Gelet op hetgeen hiervoor in 2.1 en 2.2.2 is overwogen, kan de uitspraak van het Hof niet in stand blijven. De Hoge Raad kan de zaak afdoen. De vergoeding van immateriële schade wegens overschrijding van de redelijke termijn in bezwaar en beroep en in hoger beroep moet worden verhoogd tot € 2.500. Tevens dient de beslissing van het Hof te worden aangevuld in de hiervoor in 2.2.2 bedoelde zin.

3.Proceskosten

De Staat (de Minister van Justitie en Veiligheid) zal worden veroordeeld in de kosten van het geding in cassatie.

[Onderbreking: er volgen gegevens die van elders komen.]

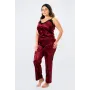 Комплект Энжи Батал Ghazel 13111-0230/88 Бордовый 56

Hierbij wordt in aanmerking genomen dat de zaken met de nummers 18/01637 tot en met 18/01640, 18/01644 tot en met 18/01647, 18/01889 tot en met 18/01893, 18/01895, 18/01897, 18/01908, 18/01910, 18/01911, 18/01913, 18/02019, 18/02320, 18/02324, 18/03234, 18/03237, 18/03238, 18/03241 en 18/03245 tot en met 18/03249, met elkaar samenhangen in de zin van het Besluit proceskosten bestuursrecht.

4.Beslissing

De Hoge Raad:
verklaart het beroep in cassatie gegrond,
vernietigt de uitspraak van het Hof, maar uitsluitend voor zover het betreft de beslissingen omtrent de vergoeding van immateriële schade en de wettelijke rente daarover,
stelt het bedrag van de door de Staat (de Minister van Justitie en Veiligheid) te vergoeden immateriële schade vast op € 2.500,
beslist dat, indien het bedrag van de door de Rechtbank vastgestelde immateriële schade van € 500 niet tijdig is vergoed, de wettelijke rente daarover is gaan lopen vier weken na de datum waarop de Rechtbank haar uitspraak heeft gedaan,
beslist dat, indien het bedrag van de door het Hof aanvullend vastgestelde immateriële schade van € 1.000 niet tijdig is vergoed, de wettelijke rente daarover is gaan lopen vier weken na de datum waarop het Hof zijn uitspraak heeft gedaan,
beslist dat, indien het bedrag van de door de Hoge Raad aanvullend vastgestelde immateriële schade van € 1.000 niet tijdig wordt vergoed, de wettelijke rente daarover gaat lopen vier weken na de datum waarop dit arrest is uitgesproken,
beslist dat, indien het voor de behandeling van het hoger beroep betaalde griffierecht niet tijdig is vergoed, de wettelijke rente daarover is gaan lopen vier weken na de datum waarop het Hof zijn uitspraak heeft gedaan,
draagt de Staat (de Minister van Justitie en Veiligheid) op aan belanghebbende te vergoeden het griffierecht van € 253 dat belanghebbende voor de behandeling van het beroep in cassatie heeft betaald, en
veroordeelt de Staat (de Minister van Justitie en Veiligheid) in de kosten van belanghebbende voor het geding in cassatie, vastgesteld op een eenendertigste van € 3.072, derhalve € 99,10, voor beroepsmatig verleende rechtsbijstand.
Dit arrest is gewezen door de vice-president R.J. Koopman als voorzitter, en de raadsheren E.N. Punt en M.E. van Hilten, in tegenwoordigheid van de waarnemend griffier E. Cichowski, en in het openbaar uitgesproken op 5 juli 2019.